Wat zou ik nu doen? langer kon ik hier niet blijven, ik wilde aan braave goedhartige lieden, die zelfs arm waren, niet tot last verstrekken, ik vertrok zonder te weeten waarheen. Na eenige uuren achter den anderen in de brandende hitte der zon te hebben voortgewandeld, viel ik afgemat, hongerig en dorstig op den grond neder, de vermoejenis sloot mijne oogen, en toen ik ontwaakte stond 'er een rijdtuig voor mij. Een Heer, die daar alleen inzat, vroeg mij wat mij deerde, ik verhaalde hem kortelijk mijnen hoopeloozen toestand; hij zeide mij, dat hij naar 's Hertogenbosch reed, en zoo ik begeerig was met hem mede te reizen, dat mij tot die plaats toe niets zoude ontbreeken. De gedachten van langs dezen weg naar Brussel te kunnen vertrekken, en aldaar te verneemen, of 'er iemand van mijne bloedverwanten nog in leven ware, kwam terstond in mijn geest op, ik nam zijn aanbod met dankbaarheid aan.

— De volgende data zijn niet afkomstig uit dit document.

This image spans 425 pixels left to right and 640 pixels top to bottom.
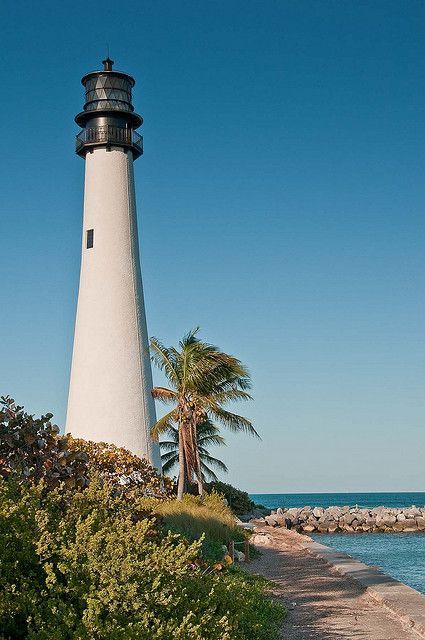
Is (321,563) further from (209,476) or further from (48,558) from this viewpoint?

Ondertusschen bemerkte ik tot mijne innige smart, dat mijn minnaar niet alleen mijne goederen had weggevoerd, maar dat hij zelfs ook mijne gezondheid had verpest. Dit vergif nam meer en meer toe, voornamentlijk, toen ik al bedelende den weg naar Antwerpen en Brussel te voet moest
| |
| |
afleggen: meer dan eens dacht ik dat ik op den weg zoude moeten blijven liggen, meer dan eens was ik zoo zwak, zoo afgemat door koortsen, dat ik geen kracht meer had om den voorbijganger om eenen aalmoes te smeeken.
Eindelijk heeft de Hemel mijne gebeden verhoord, om daar nog boete te doen van mijne zonden, om daar te sterven, waar ik wel eer eene oorzaak was van den vroegtijdigen dood van mijne dierbaare ouders.
Deze gesprekken hadden charlotte zoodanig vermoeid, dat de koorts zich wederom verhefte, zij begon te ijlen, hoe akelig was dit om aan te hooren, zij verwenschte het uur van haare geboorte, zij vervloekte haaren eersten verleider; nu eens weende zij, dan wederom bragt haar tong niets anders dan de verschriklijkste blijken van wanhoop voort; de Secretaris kon dit niet langer doorstaan, hij vertrok, nadat hij de oude Vrouw eenig geld had gegeeven om de zieke, zoo veel mogelijk, gemak toetebrengen, en haar, al het geen zij verlangde, tot haare verkwikking te koopen: hij liet zijn adres liggen, met ernstig verzoek, zoo charlotte hem nog begeerde te spreeken, om hem als dan spoedig te ontbieden.